**Given task**
The required output is the exact sequence of lines from the line holding "In terms of distance, how" to the end of the records, inclusive.

Spatial question entries
──────

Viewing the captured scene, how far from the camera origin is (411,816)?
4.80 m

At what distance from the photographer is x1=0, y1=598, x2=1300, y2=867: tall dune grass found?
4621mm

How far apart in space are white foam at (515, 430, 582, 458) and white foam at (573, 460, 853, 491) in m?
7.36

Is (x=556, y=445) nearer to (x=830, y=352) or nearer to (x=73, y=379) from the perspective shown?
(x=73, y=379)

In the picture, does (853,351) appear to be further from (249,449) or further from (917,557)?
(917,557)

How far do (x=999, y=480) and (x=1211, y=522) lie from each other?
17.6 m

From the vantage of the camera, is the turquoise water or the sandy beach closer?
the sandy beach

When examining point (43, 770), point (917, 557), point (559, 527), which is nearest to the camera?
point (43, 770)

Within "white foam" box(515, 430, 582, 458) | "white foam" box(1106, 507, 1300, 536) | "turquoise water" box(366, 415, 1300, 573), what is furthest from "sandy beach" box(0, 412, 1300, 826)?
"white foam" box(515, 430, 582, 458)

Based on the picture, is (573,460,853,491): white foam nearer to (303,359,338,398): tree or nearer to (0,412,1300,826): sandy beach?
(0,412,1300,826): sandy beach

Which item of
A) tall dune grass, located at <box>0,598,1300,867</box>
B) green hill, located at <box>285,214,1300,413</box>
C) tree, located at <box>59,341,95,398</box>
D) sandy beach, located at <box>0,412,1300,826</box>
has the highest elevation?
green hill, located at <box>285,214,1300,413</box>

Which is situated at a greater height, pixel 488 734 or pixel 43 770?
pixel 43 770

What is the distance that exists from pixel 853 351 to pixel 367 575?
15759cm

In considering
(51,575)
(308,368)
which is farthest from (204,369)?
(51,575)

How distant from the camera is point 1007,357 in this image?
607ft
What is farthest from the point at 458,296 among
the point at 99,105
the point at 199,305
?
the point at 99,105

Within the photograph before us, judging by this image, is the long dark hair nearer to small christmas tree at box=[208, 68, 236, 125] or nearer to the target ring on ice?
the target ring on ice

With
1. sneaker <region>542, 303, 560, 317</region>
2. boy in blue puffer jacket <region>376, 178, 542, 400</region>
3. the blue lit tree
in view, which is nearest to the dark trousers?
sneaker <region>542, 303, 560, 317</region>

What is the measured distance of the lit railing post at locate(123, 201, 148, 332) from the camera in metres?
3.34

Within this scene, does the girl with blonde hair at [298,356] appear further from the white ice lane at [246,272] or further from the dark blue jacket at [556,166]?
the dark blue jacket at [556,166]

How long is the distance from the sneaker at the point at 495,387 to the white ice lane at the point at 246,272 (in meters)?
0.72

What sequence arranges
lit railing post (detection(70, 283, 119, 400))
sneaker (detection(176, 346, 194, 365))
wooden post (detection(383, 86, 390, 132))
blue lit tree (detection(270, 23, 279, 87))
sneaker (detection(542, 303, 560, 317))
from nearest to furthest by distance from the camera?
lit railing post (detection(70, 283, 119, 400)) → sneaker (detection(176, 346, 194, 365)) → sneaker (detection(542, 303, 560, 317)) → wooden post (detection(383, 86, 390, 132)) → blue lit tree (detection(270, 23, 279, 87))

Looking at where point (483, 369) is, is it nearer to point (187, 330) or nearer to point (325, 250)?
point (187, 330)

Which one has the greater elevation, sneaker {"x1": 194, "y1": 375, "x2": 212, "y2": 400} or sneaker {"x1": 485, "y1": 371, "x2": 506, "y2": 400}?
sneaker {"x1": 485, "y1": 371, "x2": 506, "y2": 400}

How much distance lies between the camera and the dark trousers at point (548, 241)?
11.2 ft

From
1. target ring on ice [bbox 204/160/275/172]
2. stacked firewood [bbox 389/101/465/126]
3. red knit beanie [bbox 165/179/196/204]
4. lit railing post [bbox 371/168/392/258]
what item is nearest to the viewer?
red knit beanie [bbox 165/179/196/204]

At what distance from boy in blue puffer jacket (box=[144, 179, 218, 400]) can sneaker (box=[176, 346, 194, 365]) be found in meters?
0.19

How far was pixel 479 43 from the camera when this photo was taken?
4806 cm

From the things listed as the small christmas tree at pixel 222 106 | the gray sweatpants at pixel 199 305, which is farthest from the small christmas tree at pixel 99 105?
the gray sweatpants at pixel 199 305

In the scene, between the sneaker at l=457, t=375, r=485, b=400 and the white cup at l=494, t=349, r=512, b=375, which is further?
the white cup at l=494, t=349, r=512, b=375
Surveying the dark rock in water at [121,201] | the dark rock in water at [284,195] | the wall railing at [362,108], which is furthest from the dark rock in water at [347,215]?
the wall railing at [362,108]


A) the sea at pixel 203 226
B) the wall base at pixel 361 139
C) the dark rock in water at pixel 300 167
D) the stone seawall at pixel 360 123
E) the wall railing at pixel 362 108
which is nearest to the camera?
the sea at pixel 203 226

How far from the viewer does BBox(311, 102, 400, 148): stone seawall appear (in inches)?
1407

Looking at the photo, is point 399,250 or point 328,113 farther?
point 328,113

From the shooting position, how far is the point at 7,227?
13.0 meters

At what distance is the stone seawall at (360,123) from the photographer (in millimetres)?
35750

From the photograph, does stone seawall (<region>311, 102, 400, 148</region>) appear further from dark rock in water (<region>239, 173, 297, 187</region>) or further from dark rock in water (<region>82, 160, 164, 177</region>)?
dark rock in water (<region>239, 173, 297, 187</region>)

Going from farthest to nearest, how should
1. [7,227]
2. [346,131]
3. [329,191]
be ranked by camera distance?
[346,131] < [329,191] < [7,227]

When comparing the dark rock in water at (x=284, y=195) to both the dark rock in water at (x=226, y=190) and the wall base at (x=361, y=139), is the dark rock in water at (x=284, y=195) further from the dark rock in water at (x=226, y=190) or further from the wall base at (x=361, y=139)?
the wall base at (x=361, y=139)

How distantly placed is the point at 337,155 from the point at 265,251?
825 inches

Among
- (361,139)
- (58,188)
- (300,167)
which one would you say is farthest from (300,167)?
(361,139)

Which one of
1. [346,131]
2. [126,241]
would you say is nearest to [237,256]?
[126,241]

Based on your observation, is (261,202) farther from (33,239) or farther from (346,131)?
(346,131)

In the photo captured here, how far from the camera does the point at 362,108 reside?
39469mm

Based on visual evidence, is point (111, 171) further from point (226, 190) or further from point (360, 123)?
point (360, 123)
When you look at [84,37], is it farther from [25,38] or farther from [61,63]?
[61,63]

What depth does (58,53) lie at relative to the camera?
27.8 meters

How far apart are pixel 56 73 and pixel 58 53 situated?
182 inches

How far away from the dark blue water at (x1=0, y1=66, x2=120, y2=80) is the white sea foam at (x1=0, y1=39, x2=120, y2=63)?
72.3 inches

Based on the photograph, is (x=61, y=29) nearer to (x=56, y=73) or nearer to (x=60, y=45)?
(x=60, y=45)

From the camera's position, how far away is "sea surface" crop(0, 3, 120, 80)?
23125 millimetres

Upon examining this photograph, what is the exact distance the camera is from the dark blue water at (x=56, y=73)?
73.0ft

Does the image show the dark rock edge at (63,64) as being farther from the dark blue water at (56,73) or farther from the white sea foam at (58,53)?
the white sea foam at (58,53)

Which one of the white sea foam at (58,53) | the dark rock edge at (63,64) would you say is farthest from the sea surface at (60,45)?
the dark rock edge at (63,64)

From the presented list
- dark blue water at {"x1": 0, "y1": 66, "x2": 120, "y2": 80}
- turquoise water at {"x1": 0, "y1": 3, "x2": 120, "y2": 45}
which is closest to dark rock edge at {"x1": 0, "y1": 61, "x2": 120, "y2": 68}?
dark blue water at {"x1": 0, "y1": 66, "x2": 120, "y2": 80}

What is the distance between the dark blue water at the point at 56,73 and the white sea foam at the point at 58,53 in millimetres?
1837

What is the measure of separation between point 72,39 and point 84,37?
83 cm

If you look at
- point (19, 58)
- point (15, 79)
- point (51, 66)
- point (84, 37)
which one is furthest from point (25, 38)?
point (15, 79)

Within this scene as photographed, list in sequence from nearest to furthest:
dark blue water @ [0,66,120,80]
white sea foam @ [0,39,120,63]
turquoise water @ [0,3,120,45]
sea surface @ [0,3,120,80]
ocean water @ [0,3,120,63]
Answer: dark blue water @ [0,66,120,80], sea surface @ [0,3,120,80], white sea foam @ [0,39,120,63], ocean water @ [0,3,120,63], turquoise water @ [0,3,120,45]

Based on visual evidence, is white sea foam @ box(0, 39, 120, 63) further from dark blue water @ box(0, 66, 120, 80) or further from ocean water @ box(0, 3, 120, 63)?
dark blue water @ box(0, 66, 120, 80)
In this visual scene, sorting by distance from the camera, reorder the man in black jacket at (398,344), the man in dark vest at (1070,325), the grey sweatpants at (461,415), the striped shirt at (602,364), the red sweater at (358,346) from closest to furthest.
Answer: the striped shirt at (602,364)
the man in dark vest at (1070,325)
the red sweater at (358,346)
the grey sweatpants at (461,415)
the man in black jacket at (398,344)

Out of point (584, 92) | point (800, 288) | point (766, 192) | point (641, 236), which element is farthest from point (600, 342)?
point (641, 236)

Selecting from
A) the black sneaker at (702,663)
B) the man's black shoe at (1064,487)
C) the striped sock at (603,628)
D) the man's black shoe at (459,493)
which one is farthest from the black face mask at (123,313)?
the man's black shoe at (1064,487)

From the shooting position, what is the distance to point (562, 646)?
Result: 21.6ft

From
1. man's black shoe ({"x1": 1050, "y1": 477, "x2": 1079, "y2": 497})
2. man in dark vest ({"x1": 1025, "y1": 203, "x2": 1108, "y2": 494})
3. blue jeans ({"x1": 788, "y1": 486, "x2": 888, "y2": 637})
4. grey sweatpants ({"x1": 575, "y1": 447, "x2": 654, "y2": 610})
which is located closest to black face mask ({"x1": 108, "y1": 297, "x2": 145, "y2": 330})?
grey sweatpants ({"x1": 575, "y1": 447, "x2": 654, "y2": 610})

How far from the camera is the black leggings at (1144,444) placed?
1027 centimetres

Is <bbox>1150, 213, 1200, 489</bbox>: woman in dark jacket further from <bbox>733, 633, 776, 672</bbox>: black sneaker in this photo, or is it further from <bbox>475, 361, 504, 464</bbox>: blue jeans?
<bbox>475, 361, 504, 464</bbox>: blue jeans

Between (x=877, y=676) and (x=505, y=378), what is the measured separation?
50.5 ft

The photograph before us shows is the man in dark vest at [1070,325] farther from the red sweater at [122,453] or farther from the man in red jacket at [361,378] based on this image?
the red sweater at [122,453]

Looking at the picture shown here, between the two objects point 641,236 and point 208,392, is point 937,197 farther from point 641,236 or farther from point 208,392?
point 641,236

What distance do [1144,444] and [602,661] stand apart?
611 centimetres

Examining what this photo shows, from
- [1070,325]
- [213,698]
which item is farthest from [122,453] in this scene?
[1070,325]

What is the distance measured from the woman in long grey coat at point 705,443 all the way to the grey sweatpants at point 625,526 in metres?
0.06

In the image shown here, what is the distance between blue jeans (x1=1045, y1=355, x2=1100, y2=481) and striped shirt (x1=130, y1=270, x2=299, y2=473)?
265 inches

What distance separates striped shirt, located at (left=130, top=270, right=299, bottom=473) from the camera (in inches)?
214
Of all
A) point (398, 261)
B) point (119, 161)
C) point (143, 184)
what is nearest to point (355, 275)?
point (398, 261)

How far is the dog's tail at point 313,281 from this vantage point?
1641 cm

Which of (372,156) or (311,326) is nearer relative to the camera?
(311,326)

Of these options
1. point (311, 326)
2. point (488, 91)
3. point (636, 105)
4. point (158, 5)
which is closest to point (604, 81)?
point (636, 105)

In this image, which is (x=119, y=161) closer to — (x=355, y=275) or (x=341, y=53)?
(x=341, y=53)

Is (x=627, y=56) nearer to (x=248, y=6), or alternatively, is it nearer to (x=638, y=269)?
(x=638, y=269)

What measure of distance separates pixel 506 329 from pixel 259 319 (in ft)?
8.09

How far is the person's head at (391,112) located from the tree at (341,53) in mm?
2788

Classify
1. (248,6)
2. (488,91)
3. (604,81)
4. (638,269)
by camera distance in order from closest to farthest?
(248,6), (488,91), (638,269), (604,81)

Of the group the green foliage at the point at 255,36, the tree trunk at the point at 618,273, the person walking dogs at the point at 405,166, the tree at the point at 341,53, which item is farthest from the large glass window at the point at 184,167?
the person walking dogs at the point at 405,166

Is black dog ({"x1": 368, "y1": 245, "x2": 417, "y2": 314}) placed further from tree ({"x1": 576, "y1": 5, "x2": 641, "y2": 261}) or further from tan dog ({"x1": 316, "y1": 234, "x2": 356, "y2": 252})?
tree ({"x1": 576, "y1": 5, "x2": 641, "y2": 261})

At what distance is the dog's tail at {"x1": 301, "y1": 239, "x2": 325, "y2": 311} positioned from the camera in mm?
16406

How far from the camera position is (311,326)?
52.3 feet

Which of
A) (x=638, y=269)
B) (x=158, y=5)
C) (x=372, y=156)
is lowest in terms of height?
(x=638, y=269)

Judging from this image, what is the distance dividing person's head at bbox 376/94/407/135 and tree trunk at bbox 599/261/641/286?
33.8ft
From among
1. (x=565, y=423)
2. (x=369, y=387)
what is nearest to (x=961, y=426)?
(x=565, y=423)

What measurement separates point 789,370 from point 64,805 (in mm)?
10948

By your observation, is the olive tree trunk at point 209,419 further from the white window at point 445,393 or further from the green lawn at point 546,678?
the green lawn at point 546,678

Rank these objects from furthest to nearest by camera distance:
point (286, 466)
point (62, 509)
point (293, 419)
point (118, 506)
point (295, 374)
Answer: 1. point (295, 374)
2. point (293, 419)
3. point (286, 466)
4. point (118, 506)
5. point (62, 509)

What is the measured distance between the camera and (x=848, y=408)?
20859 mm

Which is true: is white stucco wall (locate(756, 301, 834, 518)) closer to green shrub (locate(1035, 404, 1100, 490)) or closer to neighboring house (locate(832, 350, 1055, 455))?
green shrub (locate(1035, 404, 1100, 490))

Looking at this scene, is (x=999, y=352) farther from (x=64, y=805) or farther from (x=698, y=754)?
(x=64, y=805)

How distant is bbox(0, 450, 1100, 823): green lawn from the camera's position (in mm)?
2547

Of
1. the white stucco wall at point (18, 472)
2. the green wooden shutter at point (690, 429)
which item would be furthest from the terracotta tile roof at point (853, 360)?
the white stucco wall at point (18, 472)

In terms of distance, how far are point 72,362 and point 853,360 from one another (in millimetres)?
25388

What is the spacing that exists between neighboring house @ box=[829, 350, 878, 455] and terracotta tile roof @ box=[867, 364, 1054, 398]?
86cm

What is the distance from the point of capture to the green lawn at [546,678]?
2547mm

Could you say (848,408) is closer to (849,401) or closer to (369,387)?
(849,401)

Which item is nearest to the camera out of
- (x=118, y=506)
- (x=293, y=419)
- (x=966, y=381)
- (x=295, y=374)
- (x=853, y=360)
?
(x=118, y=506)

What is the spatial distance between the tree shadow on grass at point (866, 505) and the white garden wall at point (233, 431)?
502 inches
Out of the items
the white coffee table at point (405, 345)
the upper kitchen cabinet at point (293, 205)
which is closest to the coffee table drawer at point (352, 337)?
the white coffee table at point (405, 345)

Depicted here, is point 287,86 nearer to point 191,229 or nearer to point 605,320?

──────

**Answer for the task**
In terms of distance, how far are point 72,362 and point 853,360 from one another (in millimetres)?
25388

What is the spacing that exists between neighboring house @ box=[829, 350, 878, 455] and terracotta tile roof @ box=[867, 364, 1054, 398]?
86cm

What is the distance from the point of capture to the green lawn at [546,678]?
2547mm

Could you say (848,408) is closer to (849,401) or closer to (369,387)?
(849,401)

Which item is nearest to the camera out of
- (x=118, y=506)
- (x=293, y=419)
- (x=966, y=381)
- (x=295, y=374)
- (x=853, y=360)
?
(x=118, y=506)

What is the spatial distance between the tree shadow on grass at point (866, 505) and the white garden wall at point (233, 431)?
502 inches
Out of the items
the white coffee table at point (405, 345)
the upper kitchen cabinet at point (293, 205)
which is closest to the coffee table drawer at point (352, 337)?
the white coffee table at point (405, 345)

Depicted here, is point 287,86 nearer to point 191,229 or nearer to point 605,320?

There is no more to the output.